Tombs are very lonely places.
The thing crouched, shielding itself from the darkness. It was always looking inwardly, looking at its own heart ... well, whatever that unmoving, rotten chunk of tissue was that passed for a heart. Whatever it was, the thing saw that it was lonely.
A child brought a light into the tomb.
The rays strayed into the thing's inward gaze. It screeched. It froze, horrified. A thing more terrible than darkness!? Its heart was trembling. Its heart was trembling? How strange. Curiosity edged its terror. The thing peeked over its knees. The light caused it some discomfort, but it could discern the child.
A child. A child. Delicious.
Foolish heart, why did you tremble?
It did something it hadn't done in an eternity. It moved. A slow, creaky rise at first, then a steady, careful pace on dusty limbs. The poor child never noticed it approached. His wailing and weeping were never heard by a single sympathetic soul.
During the thing's profane feast, the child had dropped his light. The thing just then noticed it, and gazed at it some. How did it instill fear so? The thing had the strange sensation of embarrassment. But it puzzled over it some more.
Another dusty, rotten thing had approached to look at the light.
The first thing looked at the second. But each of them thought themself alone in this tomb?
A third came.
Then a fourth.
Then a fifth, a sixth and a seventh.
The first realized that he still had a trembling heart, and the most pleasant of tingling sensations. But that sensation wasn't in his heart, but it felt even deeper inside its tattered innards. It thought it was possibly a second heart.
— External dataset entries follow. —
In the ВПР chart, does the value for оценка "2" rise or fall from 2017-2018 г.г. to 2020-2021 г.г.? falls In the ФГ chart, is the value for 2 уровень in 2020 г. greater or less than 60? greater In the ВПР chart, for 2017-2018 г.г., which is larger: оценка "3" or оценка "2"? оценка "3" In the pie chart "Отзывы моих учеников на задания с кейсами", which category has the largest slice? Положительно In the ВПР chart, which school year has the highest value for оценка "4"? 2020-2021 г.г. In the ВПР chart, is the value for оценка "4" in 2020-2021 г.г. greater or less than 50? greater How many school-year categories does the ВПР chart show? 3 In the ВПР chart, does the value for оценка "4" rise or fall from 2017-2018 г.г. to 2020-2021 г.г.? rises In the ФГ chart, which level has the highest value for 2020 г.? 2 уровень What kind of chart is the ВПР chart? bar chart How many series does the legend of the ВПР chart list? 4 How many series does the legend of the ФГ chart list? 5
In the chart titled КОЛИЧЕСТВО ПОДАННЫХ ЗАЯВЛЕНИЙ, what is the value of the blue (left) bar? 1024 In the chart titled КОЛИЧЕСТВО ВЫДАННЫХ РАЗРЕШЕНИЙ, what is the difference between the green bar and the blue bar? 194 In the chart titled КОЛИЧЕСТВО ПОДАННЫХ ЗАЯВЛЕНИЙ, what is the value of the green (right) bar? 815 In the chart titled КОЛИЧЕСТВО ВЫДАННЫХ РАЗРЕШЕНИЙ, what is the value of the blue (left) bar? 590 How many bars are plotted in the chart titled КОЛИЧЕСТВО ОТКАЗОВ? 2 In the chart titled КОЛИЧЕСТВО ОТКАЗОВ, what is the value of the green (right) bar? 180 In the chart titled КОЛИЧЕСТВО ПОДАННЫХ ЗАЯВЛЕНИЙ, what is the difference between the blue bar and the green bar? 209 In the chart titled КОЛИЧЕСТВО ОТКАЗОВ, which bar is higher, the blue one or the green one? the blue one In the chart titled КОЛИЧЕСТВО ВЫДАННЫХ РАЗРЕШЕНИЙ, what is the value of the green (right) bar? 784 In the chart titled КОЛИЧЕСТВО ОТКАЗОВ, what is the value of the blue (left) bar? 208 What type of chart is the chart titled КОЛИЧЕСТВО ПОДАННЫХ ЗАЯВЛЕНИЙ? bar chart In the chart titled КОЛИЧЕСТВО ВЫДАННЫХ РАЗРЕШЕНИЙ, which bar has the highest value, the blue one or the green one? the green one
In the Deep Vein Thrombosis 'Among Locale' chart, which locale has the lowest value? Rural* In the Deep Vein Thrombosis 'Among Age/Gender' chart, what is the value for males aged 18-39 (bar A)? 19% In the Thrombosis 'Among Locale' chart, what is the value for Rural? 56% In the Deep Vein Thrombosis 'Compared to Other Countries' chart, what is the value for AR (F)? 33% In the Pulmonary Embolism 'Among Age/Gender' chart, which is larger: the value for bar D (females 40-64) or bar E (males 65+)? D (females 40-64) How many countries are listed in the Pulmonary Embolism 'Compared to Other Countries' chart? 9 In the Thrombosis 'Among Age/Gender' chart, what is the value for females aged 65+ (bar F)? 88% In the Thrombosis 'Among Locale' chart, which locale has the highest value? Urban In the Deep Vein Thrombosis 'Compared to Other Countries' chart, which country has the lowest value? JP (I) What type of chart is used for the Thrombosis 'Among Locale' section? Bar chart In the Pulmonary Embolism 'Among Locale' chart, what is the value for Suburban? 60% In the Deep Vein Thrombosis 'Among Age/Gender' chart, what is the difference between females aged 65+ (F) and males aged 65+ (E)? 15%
The others discovered second hearts too. Their hearts wanted to join, and so they did. Crumbled flesh felt the same zeal as they did once in forgotten, living years. They sought any orifice -- chest cavities, eyeless eye sockets, mouths lined with ripping teeth. They were caught in a happy delirium of destructivelove. They assaulted, ripped, inserted, moaned, screeched, stressed their limbs to breaking. All was left was a sated pile of dust, bones, and organs. Silly redeads. If any of them had bothered to look around before, they would've realized the tomb wasn't lonely after all.